Щелчок. И я остался наедине с неустанным шуршанием ракушек под домом.

Прилив продолжался.

Как рисовать картину (III)

Оставайтесь голодными. Принцип этот проверен на Микелан-джело, проверен на Пикассо, проверен сотнями тысяч художников, которые творят не из любви (хотя без неё никак не нельзя), но ради хлеба насущного. Если вы хотите отобразить этот мир, призовите на помощь ваши неутолённые желания. Вас это удивляет? Не должно. Нет ничего более человечного, чем голод. Нет творчества без таланта, тут я с вами соглашусь, но талант — нищий. Талант просит милостыню. Голод — вот движущая сила искусства. Та маленькая девочка, о которой я вам говорил? Она нашла своё неутолённое желание и использовала его.
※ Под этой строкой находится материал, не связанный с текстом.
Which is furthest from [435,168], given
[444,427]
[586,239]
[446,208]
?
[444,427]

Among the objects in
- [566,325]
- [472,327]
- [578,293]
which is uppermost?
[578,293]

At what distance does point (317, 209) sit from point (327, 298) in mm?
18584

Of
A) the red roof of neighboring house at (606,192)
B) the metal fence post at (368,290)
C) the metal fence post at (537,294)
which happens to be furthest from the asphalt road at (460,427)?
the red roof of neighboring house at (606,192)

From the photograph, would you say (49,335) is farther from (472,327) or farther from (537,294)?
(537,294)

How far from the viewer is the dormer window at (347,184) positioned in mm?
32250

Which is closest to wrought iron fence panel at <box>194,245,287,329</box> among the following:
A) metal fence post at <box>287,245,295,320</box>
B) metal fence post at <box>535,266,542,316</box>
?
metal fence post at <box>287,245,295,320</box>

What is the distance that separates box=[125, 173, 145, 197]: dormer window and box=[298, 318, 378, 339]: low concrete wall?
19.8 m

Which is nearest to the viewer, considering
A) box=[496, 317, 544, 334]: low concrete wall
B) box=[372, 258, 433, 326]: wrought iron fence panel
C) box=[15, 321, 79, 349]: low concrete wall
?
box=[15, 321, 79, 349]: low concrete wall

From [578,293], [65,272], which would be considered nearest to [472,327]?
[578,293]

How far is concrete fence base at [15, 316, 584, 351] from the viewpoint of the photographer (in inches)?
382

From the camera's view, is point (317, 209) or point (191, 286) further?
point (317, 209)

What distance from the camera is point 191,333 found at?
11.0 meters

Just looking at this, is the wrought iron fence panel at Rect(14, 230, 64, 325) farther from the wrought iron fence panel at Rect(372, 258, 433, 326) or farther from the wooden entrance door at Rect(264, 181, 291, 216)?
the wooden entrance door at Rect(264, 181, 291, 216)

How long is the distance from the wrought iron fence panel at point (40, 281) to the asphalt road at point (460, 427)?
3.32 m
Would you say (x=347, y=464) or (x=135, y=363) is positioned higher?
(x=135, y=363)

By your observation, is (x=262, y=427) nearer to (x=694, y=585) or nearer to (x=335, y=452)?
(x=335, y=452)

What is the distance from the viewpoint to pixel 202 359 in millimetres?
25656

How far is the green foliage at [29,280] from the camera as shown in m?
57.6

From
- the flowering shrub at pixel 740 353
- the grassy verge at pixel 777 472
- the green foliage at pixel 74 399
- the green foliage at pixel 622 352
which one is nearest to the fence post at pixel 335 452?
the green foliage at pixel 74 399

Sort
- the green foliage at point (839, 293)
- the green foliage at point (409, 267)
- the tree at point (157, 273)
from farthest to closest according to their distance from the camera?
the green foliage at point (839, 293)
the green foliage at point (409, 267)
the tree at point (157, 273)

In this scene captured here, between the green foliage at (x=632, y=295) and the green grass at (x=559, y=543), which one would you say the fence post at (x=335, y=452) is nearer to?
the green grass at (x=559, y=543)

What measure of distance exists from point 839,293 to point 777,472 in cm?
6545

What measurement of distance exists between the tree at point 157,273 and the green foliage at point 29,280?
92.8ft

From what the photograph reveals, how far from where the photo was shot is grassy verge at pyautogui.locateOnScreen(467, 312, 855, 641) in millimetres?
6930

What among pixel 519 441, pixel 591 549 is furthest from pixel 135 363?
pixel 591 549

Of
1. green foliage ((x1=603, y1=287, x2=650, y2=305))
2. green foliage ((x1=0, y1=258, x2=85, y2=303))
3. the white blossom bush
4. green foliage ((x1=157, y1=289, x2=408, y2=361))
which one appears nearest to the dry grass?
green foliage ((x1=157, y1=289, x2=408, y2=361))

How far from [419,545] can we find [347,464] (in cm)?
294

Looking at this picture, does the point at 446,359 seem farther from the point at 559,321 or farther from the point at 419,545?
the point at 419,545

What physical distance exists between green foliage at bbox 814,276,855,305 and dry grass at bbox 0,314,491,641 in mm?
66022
Она думает: «Больше никакой кровати целый день. Я иду в комнату папочки, в кабинет папочки. Иногда я говорю кабинет, иногда — тадинет. В нём большое красивое окно. Они сажают меня в кесло. Я могу смотреть вверх. На птиц и красоту. Слишком много красоты для меня, и мне становится кусно. У некоторых облаков крылья. У других — синие глаза. При каждом закате я плачу, так мне кусно. Больно смотреть. Боль уходит в меня. Я не могу сказать, что я вижу, и от этого мне кусно».

Она думает: «ГРУСТНО, это слово — ГРУСТНО. Не кусно и не кесно. Кесно — на чём сидят».
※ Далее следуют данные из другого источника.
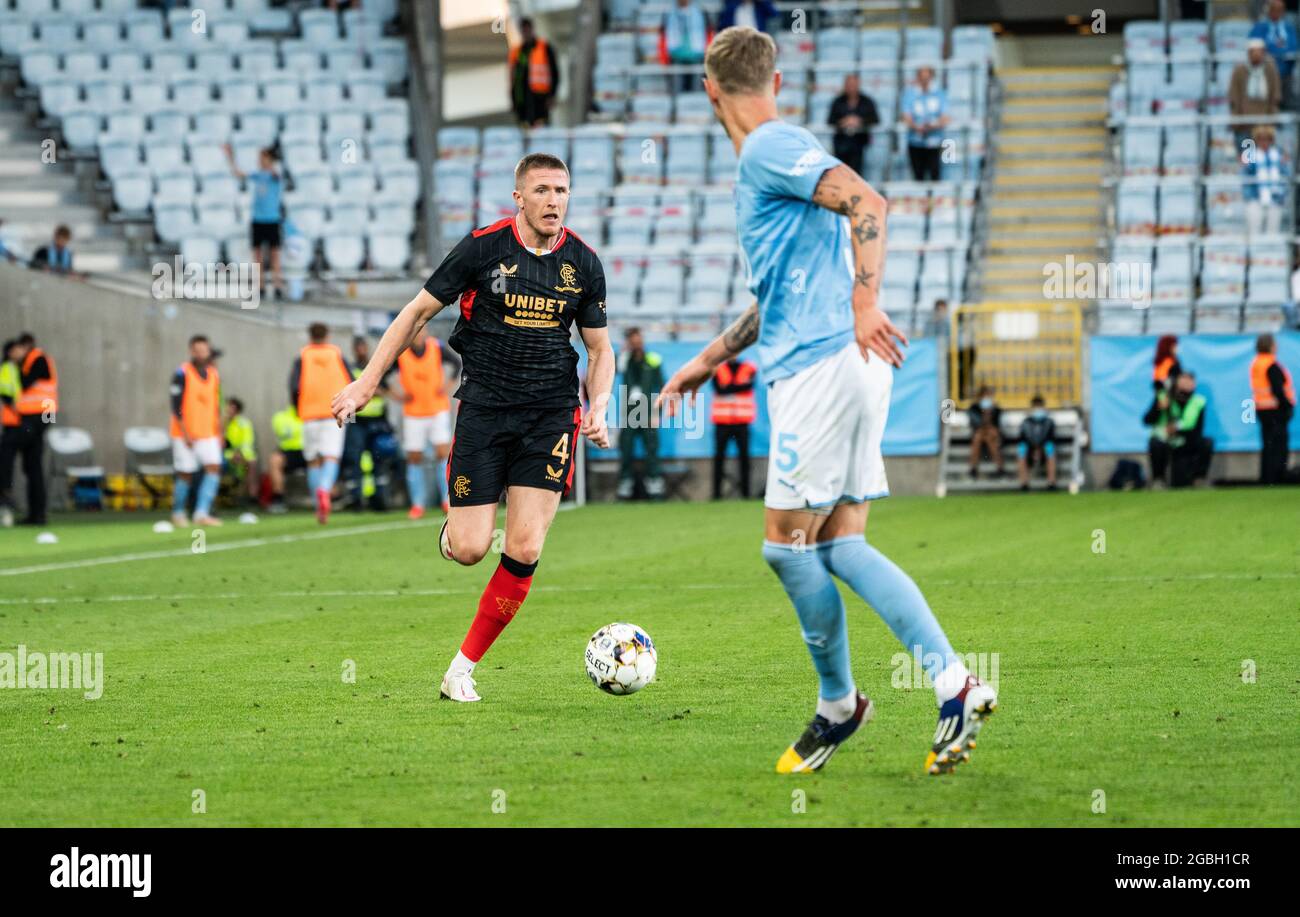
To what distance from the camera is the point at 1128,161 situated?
26.0m

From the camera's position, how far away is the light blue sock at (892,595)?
19.1 ft

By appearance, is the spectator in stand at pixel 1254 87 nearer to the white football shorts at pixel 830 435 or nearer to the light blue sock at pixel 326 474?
the light blue sock at pixel 326 474

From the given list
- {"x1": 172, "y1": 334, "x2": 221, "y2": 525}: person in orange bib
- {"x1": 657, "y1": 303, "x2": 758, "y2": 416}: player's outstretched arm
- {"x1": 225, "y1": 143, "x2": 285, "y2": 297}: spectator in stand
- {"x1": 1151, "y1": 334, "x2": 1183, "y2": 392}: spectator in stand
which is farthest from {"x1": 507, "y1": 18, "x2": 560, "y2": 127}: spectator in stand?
{"x1": 657, "y1": 303, "x2": 758, "y2": 416}: player's outstretched arm

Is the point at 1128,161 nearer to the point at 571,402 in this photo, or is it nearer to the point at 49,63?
the point at 49,63

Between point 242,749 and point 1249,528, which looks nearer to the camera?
point 242,749

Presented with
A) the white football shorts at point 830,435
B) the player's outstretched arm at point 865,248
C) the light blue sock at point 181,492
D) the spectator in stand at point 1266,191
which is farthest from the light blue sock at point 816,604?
the spectator in stand at point 1266,191

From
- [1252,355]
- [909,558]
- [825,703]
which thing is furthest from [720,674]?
[1252,355]

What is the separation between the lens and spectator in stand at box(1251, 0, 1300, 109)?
26.2 meters

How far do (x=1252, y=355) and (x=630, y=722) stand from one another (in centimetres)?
1692

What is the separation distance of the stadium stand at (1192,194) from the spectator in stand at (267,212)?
10716 millimetres

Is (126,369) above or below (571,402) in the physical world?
below
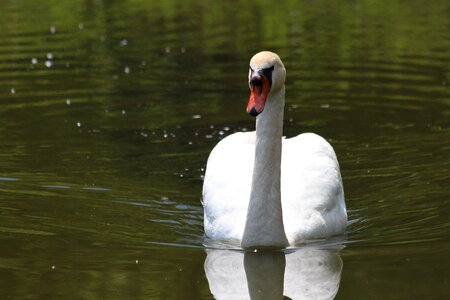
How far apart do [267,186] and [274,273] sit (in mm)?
766

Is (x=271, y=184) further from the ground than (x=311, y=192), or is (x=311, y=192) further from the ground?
(x=271, y=184)

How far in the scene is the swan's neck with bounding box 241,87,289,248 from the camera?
9258 millimetres

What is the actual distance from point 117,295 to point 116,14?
61.0 ft

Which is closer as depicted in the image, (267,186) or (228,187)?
(267,186)

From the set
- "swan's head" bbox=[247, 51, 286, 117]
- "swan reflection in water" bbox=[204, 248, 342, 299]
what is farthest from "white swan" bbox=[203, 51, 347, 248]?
"swan reflection in water" bbox=[204, 248, 342, 299]

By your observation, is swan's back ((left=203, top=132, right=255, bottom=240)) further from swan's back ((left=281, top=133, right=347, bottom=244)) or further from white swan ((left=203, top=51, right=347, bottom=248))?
swan's back ((left=281, top=133, right=347, bottom=244))

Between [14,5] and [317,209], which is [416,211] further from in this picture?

Она думает: «Если бы я могла остановить боль. Если бы я могла вылить её из себя, как пи-пи. Я плачу и пытаюсь пытаюсь пытаюсь сказать, чего я хочу. Няня помочь не может. Когда я говорю: „Цвет“, — она касается своего лица, улыбается и говорит: „Всегда такая была, навсегда такой останусь“. Старшие девочки тоже не помогают. Я так сержусь на них, почему вы не слушаете, ВЫ БОЛЬШИЕ ЗЛЮКИ. Однажды приходят близняшки, Тесси и Ло-Ло. Они особо говорят между собой, особо слушают меня. Сначала не понимают, но потом. Тесси приносит бумагу. Ло-Ло приносит карандаш, и с моих губ слетает: „Тан-даш“, — отчего они радостно кричат и хлопают в ладоши».

Она думает: «Я ПОЧТИ МОГУ СКАЗАТЬ СЛОВО КАРАНДАШ».

Она думает: «Я могу создать мир на бумаге. Я могу нарисовать, что значат слова. Я вижу дерево. Я создаю дерево. Я вижу птицу. Я создаю птицу. Это хорошо, как вода из стакана».

Эта маленькая девочка, с перевязанной головой, в розовом домашнем платьице, сидящая у окна в кабинете отца. Её кукла, Новин, лежит рядом на полу. У неё доска, и на доске лист бумаги. Ей уже удалось нарисовать лапу с когтями, которая определённо похожа на засохшую сосну за окном.